Anche la flessibilizzazione del mercato del lavoro è deleteria. O al massimo ininfluente. Come lo è stato il Jobs Act, costato alle finanze dello Stato circa 17 miliardi di euro, ovvero “la stima del costo annuale del reddito di cittadinanza”.
E allora cosa fare? Innanzitutto “rottamare” il Jobs Act. Poi, non rinnovare il Fiscal Compact, che impone l’obbligo del pareggio di bilancio agli Stati europei – e che in Italia è stato addirittura inserito all’interno della Costituzione. Una misura che risale, ricorda Dosi, agli Stati Uniti del dopo rivoluzione e in particolare ad Alexander Hamilton, allora segretario del Tesoro dell’Amministrazione Washington. Un provvedimento che prevedeva sicuramente un freno all’indebitamento degli Stati, ma che prefigurava anche il pagamento dei debiti pregressi di tutti gli Stati da parte del Governo federale. Da noi, invece, solamente la prima parte è stata applicata.

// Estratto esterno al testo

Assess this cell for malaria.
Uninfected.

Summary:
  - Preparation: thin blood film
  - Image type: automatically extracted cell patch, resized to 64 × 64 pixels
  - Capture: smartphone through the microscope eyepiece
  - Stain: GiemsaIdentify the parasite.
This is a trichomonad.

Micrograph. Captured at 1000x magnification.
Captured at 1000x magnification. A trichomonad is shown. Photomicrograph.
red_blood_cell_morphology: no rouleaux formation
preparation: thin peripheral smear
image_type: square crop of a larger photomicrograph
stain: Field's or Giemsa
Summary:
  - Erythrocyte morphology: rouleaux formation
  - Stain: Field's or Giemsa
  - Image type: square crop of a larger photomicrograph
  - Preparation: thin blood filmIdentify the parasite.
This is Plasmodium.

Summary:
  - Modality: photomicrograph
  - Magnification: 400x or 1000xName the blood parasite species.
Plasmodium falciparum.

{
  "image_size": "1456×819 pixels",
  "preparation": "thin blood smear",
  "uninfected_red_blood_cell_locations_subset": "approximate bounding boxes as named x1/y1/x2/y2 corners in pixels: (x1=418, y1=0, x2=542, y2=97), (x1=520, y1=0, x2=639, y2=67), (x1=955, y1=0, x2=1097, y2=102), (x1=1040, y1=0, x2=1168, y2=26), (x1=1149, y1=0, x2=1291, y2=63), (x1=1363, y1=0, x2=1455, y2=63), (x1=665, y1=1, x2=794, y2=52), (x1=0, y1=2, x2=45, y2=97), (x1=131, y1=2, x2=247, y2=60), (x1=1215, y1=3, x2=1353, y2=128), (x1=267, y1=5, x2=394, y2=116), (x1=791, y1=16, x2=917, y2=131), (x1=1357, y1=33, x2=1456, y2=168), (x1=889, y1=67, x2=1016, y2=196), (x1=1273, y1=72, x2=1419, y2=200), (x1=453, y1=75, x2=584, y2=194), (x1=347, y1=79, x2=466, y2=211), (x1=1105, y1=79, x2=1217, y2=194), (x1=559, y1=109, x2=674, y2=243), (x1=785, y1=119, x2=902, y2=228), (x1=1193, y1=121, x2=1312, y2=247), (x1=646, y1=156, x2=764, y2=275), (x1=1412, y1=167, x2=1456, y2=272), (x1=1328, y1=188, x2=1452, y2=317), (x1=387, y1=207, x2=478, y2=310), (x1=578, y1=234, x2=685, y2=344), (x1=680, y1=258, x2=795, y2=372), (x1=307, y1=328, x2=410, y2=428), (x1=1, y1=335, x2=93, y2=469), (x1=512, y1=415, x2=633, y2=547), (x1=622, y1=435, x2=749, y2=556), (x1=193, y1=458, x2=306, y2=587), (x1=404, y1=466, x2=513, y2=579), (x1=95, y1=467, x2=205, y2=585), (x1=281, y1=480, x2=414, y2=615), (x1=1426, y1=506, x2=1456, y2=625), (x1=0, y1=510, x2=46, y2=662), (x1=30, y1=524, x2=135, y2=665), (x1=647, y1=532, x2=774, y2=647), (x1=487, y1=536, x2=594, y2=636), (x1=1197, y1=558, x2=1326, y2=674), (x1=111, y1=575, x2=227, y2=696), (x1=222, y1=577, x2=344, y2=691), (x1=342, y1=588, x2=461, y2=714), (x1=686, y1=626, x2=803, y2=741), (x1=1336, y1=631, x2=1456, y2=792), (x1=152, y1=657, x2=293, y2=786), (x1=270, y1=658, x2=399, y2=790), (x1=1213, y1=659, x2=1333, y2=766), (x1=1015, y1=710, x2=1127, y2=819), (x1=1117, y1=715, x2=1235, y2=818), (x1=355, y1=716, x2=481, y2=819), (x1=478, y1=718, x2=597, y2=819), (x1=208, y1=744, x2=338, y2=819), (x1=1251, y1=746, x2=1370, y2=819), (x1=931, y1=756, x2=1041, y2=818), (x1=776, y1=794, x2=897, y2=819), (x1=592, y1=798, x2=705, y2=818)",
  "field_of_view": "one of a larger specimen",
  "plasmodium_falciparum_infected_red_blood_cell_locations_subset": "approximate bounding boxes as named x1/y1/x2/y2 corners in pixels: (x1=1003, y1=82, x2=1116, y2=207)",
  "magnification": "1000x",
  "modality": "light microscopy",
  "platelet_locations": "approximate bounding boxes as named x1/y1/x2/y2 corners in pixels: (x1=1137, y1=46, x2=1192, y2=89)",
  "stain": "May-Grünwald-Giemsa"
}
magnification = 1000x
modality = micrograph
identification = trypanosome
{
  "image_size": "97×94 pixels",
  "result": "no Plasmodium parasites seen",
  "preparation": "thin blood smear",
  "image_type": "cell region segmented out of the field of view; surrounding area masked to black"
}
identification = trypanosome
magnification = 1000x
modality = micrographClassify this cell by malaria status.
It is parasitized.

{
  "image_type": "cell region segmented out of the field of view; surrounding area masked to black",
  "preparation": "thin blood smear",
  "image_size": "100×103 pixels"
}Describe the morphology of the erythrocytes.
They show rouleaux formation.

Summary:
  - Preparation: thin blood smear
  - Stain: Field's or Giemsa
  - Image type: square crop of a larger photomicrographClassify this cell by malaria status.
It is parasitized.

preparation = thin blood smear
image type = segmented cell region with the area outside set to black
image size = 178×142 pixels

Serve inoltre un nuovo Istituto di Ricostruzione Industriale (Iri), meccanismo pensato negli anni ’30 per salvare il Paese dal crollo del sistema creditizio. L’Iri si espanse negli anni successivi alla seconda guerra mondiale e arrivò attraverso il sistema delle partecipazioni statali a inglobare molti settori industriali. Buona parte delle aziende pubbliche furono poi privatizzate all’inizio degli anni ’90, mentre le restanti furono smembrate e l’Iri cessò la propria esistenza. “L’Italia non si sarebbe industrializzata nel dopoguerra senza l’Iri, né avrebbe sviluppato i comparti legati alla siderurgia e agli idrocarburi”, afferma il docente. Infine, servono “tasse che colpiscano il top 1% della ricchezza nel nostro Paese” oltre a un’imposta sulle transizioni finanziarie per ridisegnare il welfare e creare misure di sostegno al reddito più strutturali, anziché “misure spot come gli 80 euro di Renzi” conclude Dosi.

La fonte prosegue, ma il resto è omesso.